* _Given problem_:
Could you write out every entry exactly as it stands?

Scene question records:
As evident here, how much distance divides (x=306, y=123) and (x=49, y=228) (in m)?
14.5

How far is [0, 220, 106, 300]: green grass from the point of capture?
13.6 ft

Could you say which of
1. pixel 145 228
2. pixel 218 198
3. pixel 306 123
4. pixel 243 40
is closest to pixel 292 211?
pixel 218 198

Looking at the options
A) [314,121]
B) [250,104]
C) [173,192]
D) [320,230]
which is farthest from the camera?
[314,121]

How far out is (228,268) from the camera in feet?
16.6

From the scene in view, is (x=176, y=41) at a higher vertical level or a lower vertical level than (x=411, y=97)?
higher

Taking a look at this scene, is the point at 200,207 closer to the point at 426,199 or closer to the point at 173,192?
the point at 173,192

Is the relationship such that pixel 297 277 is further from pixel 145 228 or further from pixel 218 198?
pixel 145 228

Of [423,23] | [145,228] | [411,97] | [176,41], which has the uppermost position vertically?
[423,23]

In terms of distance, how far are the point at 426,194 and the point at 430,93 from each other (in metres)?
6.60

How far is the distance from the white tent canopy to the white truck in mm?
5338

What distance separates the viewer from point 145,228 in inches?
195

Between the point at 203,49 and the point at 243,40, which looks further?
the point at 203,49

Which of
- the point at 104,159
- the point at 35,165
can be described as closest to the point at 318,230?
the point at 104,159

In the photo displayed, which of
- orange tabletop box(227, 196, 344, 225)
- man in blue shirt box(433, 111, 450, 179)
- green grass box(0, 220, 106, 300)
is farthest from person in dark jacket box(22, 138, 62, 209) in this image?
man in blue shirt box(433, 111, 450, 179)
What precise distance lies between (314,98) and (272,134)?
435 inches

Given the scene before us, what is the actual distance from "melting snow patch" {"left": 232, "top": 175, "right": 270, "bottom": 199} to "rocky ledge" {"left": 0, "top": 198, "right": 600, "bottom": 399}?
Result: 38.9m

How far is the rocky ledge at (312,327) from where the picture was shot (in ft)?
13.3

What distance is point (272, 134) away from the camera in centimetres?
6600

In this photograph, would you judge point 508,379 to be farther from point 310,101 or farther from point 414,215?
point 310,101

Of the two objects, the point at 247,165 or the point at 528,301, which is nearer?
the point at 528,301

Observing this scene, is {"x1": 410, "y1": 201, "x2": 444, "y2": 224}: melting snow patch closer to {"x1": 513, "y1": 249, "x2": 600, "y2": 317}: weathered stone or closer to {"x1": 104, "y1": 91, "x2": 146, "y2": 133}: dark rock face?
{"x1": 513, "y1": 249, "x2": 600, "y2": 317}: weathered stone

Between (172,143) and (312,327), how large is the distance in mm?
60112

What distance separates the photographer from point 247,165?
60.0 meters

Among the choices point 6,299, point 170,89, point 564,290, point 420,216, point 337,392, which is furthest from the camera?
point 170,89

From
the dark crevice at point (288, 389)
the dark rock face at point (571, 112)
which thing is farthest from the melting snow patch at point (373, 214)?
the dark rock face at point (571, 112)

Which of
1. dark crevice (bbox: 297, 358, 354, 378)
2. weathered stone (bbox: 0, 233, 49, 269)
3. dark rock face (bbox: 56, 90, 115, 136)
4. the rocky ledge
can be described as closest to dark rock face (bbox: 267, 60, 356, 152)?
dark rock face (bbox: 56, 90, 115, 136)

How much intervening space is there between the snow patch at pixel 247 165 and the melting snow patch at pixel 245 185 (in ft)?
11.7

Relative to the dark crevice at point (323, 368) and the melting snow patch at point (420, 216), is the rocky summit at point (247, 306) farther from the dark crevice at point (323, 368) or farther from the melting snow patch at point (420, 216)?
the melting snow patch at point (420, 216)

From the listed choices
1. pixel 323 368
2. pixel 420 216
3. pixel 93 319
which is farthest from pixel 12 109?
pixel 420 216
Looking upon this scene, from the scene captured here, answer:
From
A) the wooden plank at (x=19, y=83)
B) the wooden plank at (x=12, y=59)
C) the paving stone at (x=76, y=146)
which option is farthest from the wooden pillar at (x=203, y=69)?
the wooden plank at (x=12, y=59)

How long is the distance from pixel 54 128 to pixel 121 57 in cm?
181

* _Exercise result_:
As evident here, how much distance divides (x=306, y=123) and (x=49, y=228) (in m)?
14.5

How far is [0, 220, 106, 300]: green grass from the point of capture?
13.6 ft

Could you say which of
1. pixel 145 228
2. pixel 218 198
3. pixel 306 123
4. pixel 243 40
is closest to pixel 292 211?
pixel 218 198

Looking at the options
A) [314,121]
B) [250,104]
C) [173,192]
D) [320,230]
which is farthest from the camera?
[314,121]

How far out is (228,268) from the camera in feet?
16.6

From the scene in view, is (x=176, y=41) at a higher vertical level or a lower vertical level than (x=411, y=97)?
higher

Taking a look at this scene, is the point at 200,207 closer to the point at 426,199 or closer to the point at 173,192?
the point at 173,192

Is the relationship such that pixel 297 277 is further from pixel 145 228 or further from pixel 218 198?
pixel 145 228

Of [423,23] | [145,228] | [411,97] | [176,41], which has the uppermost position vertically?
[423,23]

In terms of distance, how far are the point at 426,194 and the point at 430,93 from each other (in metres)?
6.60

How far is the distance from the white tent canopy to the white truck in mm?
5338

What distance separates the viewer from point 145,228 in inches?
195

Between the point at 203,49 and the point at 243,40, which looks further?
the point at 203,49

Which of
- the point at 104,159
- the point at 35,165
can be described as closest to the point at 318,230?
the point at 104,159

In the photo displayed, which of
- orange tabletop box(227, 196, 344, 225)
- man in blue shirt box(433, 111, 450, 179)
- green grass box(0, 220, 106, 300)
is farthest from person in dark jacket box(22, 138, 62, 209) in this image?
man in blue shirt box(433, 111, 450, 179)
What precise distance lies between (314,98) and (272,134)?
435 inches

Given the scene before us, what is the actual distance from "melting snow patch" {"left": 232, "top": 175, "right": 270, "bottom": 199} to "rocky ledge" {"left": 0, "top": 198, "right": 600, "bottom": 399}?
Result: 38.9m

How far is the rocky ledge at (312,327) from where the picture was shot (in ft)?
13.3

What distance is point (272, 134) away from the camera in centimetres?
6600

In this photograph, would you judge point 508,379 to be farther from point 310,101 or farther from point 414,215?
point 310,101

Of the two objects, the point at 247,165 or the point at 528,301, which is nearer?
the point at 528,301

Observing this scene, is {"x1": 410, "y1": 201, "x2": 444, "y2": 224}: melting snow patch closer to {"x1": 513, "y1": 249, "x2": 600, "y2": 317}: weathered stone or closer to {"x1": 104, "y1": 91, "x2": 146, "y2": 133}: dark rock face?
{"x1": 513, "y1": 249, "x2": 600, "y2": 317}: weathered stone

Between (172,143) and (312,327), how large is the distance in mm?
60112

What distance separates the photographer from point 247,165?
60.0 meters

Among the choices point 6,299, point 170,89, point 564,290, point 420,216, point 337,392, which is furthest from the camera?
point 170,89

From
the dark crevice at point (288, 389)
the dark rock face at point (571, 112)
which thing is farthest from the melting snow patch at point (373, 214)?
the dark rock face at point (571, 112)

Which of
1. dark crevice (bbox: 297, 358, 354, 378)
2. weathered stone (bbox: 0, 233, 49, 269)
3. dark rock face (bbox: 56, 90, 115, 136)
4. the rocky ledge
can be described as closest to dark rock face (bbox: 267, 60, 356, 152)?
dark rock face (bbox: 56, 90, 115, 136)

How much intervening space is there between the snow patch at pixel 247 165 and the melting snow patch at pixel 245 185 (in ft)?
11.7

Relative to the dark crevice at point (323, 368) and the melting snow patch at point (420, 216), is the rocky summit at point (247, 306) farther from the dark crevice at point (323, 368) or farther from the melting snow patch at point (420, 216)?
the melting snow patch at point (420, 216)

From the listed choices
1. pixel 323 368
2. pixel 420 216
3. pixel 93 319
which is farthest from pixel 12 109?
pixel 420 216
Looking upon this scene, from the scene captured here, answer:
From
A) the wooden plank at (x=19, y=83)
B) the wooden plank at (x=12, y=59)
C) the paving stone at (x=76, y=146)
which option is farthest from the wooden pillar at (x=203, y=69)?
the wooden plank at (x=12, y=59)

How long is the distance from pixel 54 128 to pixel 121 57 in cm?
181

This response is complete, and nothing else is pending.